Signée le 15 juin 1972 à Rabat, cette convention qui est annexée à l’accord relatif au tracé de la frontière entre l’Algérie et le Maroc, a été ratifiée le 17 mai 1973 par l’Algérie. En revanche, le royaume ne s’est pas précipité pour la ratifier. Il a pris tout son temps.
Le Maroc a attendu 20 ans pour apposer sa signature sur le document. C’était le 22 juin 1992. Plus grave, et contrairement à l’Algérie, le Maroc n’a toujours pas déposé les instruments de ratification de l’accord sur la délimitation de la frontière terrestre auprès du secrétariat général des Nations Unies.
« Une attitude qui interroge sur la sincérité et la crédibilité des engagements souscrits par le royaume », remarque un ancien haut responsable algérien. Bien avant la ratification de la convention par le Maroc, le projet qui devait être le premier pilier de l’intégration économique maghrébine, n’a pas fait long feu.
« Le projet d’exploiter en commun la mine de Gara Djebilet est mort en 1975, après l’invasion du Sahara occidental par le Maroc », remarque le même ancien haut responsable.
Cet acte colonial a plongé les relations algéro-marocaines dans une crise sans fin. La déclaration politique algéro-marocaine signée le 15 juin 1972, visait essentiellement, au même titre que l’accord sur les frontières, à établir la base d’une « paix permanente et d’une ère de concorde » entre les deux pays, rappelle encore notre interlocuteur.
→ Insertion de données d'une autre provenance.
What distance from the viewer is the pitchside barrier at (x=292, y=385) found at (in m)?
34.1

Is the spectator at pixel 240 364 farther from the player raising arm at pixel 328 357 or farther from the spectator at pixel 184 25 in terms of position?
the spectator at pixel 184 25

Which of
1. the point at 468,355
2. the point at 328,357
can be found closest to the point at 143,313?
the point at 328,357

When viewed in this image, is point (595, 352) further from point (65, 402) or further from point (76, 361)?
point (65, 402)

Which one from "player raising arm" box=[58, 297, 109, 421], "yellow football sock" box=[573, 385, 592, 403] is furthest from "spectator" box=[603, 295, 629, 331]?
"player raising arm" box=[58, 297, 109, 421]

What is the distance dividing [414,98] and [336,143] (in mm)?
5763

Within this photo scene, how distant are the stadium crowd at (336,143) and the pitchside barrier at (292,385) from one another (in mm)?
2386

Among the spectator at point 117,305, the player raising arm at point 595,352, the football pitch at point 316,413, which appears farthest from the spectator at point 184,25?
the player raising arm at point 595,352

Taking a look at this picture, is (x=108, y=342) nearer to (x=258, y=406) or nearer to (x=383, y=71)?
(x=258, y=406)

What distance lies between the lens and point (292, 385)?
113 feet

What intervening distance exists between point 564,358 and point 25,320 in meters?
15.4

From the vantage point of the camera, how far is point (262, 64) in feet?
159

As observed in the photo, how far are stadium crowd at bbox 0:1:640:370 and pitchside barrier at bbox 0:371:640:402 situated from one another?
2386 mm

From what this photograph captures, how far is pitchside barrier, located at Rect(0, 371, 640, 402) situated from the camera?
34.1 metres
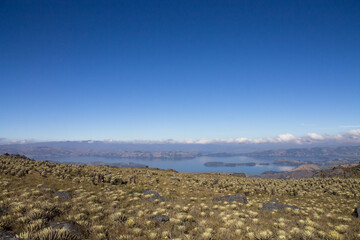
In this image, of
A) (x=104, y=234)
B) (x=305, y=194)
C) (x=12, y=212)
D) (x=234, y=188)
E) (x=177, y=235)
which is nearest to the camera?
(x=104, y=234)

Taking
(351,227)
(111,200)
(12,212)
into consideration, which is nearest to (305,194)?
(351,227)

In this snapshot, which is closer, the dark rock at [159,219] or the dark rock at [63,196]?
the dark rock at [159,219]

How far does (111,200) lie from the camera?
16.5m

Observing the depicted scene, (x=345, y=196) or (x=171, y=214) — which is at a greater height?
(x=171, y=214)

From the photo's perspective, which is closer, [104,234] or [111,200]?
[104,234]

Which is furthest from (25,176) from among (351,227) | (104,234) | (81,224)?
(351,227)

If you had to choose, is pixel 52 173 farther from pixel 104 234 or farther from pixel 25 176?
pixel 104 234

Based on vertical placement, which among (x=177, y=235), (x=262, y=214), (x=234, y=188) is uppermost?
(x=177, y=235)

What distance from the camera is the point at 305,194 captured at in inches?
1047

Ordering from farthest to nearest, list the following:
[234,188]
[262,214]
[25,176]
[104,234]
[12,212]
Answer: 1. [234,188]
2. [25,176]
3. [262,214]
4. [12,212]
5. [104,234]

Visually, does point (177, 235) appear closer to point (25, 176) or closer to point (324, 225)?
point (324, 225)

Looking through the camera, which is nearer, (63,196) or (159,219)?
(159,219)

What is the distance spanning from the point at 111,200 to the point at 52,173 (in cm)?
1660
Puis, le royaume a donné le coup de grâce au projet de Gara Djebilet, en décidant de rompre ses relations avec l’Algérie en 1976. « Or en 1976, le Maroc avait décidé unilatéralement de rompre ses relations diplomatiques avec l’Algérie. La suite est un long parcours fait de reniements, de provocations et d’actions hostiles à l’égard de notre pays », ajoute-t-il.
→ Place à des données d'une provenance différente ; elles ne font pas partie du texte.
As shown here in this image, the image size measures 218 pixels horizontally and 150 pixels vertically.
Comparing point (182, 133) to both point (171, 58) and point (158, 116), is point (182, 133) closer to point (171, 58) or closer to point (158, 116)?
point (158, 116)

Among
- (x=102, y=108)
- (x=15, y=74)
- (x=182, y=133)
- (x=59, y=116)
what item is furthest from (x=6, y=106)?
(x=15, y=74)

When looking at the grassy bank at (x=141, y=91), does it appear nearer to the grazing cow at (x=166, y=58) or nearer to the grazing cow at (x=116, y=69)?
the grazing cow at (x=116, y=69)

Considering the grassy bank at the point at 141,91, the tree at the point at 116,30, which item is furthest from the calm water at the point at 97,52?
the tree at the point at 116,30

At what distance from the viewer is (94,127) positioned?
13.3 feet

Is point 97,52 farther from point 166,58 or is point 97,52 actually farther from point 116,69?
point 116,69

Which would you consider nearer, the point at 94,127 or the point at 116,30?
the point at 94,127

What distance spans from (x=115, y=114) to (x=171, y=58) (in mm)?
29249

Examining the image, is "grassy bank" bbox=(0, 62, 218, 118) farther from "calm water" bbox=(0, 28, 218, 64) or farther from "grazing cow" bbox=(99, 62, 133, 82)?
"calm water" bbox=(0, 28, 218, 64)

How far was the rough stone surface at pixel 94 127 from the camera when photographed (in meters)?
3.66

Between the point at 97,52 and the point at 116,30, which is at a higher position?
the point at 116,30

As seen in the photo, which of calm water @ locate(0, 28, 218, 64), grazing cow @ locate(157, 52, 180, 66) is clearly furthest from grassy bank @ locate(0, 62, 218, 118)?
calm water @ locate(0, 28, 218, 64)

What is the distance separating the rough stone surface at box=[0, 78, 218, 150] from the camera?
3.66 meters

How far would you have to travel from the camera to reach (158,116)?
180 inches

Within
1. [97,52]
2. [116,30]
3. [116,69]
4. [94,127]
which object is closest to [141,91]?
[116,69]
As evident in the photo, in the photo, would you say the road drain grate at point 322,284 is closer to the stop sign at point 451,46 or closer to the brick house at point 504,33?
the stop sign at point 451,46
Agitation incompréhensible
Enfin, il n’est pas inutile de souligner que l’alinéa 4 du préambule de la convention de coopération pour la mise en œuvre de la mine de Gara-Djebilet énonce clairement que l’Algérie est « propriétaire de ce gisement minier, situé sur son territoire et relevant de sa pleine et entière souveraineté. »
Au lendemain du lancement des travaux d’exploitation de la gigantesque mine de Gara Djebilet, une agitation soudaine s’est emparée du Maroc, alors que le projet d’exploiter en commun ce gisement géant était déjà enterré depuis des années.
Cette agitation marocaine s’explique par les difficultés économiques et sociales du royaume, dont le roi est malade. Le régime marocain investit dans la stratégie de la tension permanente avec l’Algérie et le projet de Gara Djebilet est un prétexte pour tenter d’assombrir l’image de l’Algérie auprès de la population marocaine.
Au-delà de cette agitation sans intérêt, Gara Djebilet et plus tard le gazoduc GME symbolisent la volonté de l’Algérie de construire une relation économique et politique durable avec le Maroc, mais ces projets ont été anéantis par les agissements du royaume.